- WORK TASK
Nothing should appear in the answer except the lines below from the line containing "Dolce & Gabbana" through the line containing "Quién no ha", copied exactly, with pictures left out.

*** RECORD EXTRACTS ***

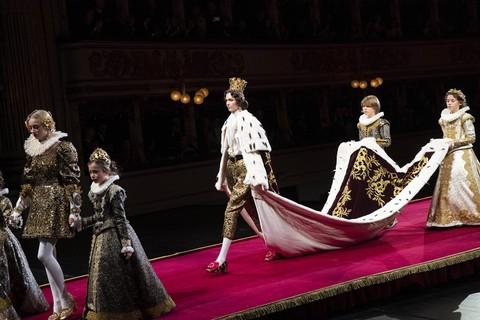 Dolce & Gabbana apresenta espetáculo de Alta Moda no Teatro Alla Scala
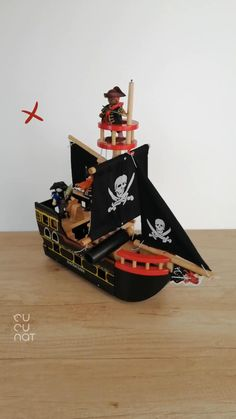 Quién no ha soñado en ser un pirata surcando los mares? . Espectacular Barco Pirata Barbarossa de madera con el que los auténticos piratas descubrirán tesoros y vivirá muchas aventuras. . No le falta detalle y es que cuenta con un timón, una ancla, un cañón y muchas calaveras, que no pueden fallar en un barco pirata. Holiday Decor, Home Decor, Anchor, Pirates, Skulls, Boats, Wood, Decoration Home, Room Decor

***
*** RECORD EXTRACTS ***

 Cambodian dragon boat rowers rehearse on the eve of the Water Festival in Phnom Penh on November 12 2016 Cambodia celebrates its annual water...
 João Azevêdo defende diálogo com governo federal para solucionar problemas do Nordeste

***

- SOLUTION TO THIS EXERCISE
 Dolce & Gabbana apresenta espetáculo de Alta Moda no Teatro Alla Scala
 Quién no ha soñado en ser un pirata surcando los mares? . Espectacular Barco Pirata Barbarossa de madera con el que los auténticos piratas descubrirán tesoros y vivirá muchas aventuras. . No le falta detalle y es que cuenta con un timón, una ancla, un cañón y muchas calaveras, que no pueden fallar en un barco pirata. Holiday Decor, Home Decor, Anchor, Pirates, Skulls, Boats, Wood, Decoration Home, Room Decor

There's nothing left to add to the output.